WellIsntThatAshame · 12/12/2022 18:05

Not too late to change the name, the baby isn't born yet. Think you may need to compromise.
I was set on a name for years, till I heard it being screamed 5273 times in the supermarket one day! Put me right off it.

Moveoverdarlin · 12/12/2022 18:08

How can it be too late? The baby isn’t even born yet and might not be for another few weeks. I would put your husbands feelings above Auntie Doris who has embroidered a blanket. 5 people starting my work with the same name would also put me off.

1001Daffodils · 12/12/2022 18:08

My parents were 100% set on my name if I turned out to be a girl...my mother took one look at me when I was born and sobbed because I didn't look like "Angelica" not the name then took a week to figure out what to call me.

Nothing is set in stone until the baby arrives, anyone making bespoke gifts before the baby is born is very naive in not realising this.

If your husband doesn't want to use the name you're being really unfair not to budge because of other people.

CanadianBrit1 · 12/12/2022 18:09

Moveoverdarlin · 12/12/2022 18:08

How can it be too late?
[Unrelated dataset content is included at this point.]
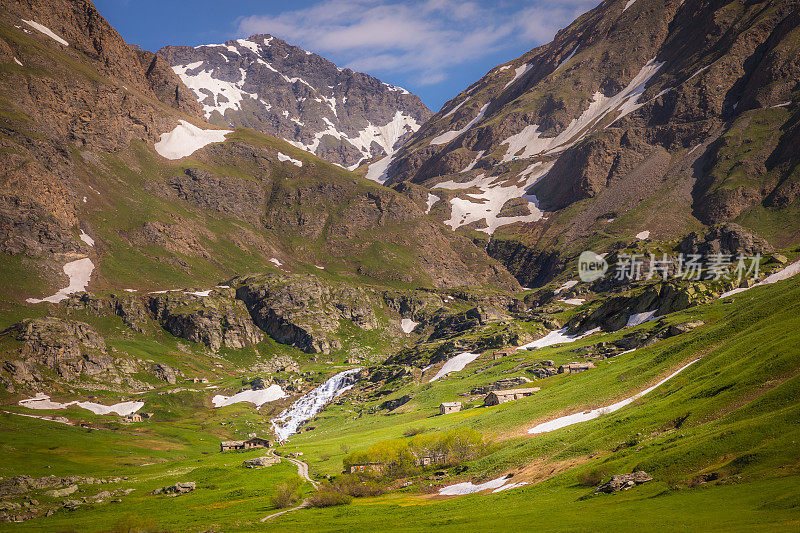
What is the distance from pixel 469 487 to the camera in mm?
58469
The baby isn’t even born yet and might not be for another few weeks. I would put your husbands feelings above Auntie Doris who has embroidered a blanket. 5 people starting my work with the same name would also put me off.

Well she is being sliced out this time next week so imo it’s too late but know I’m being unreasonable on that side!

I would also put DHs feeling above aunty Doris, but not me!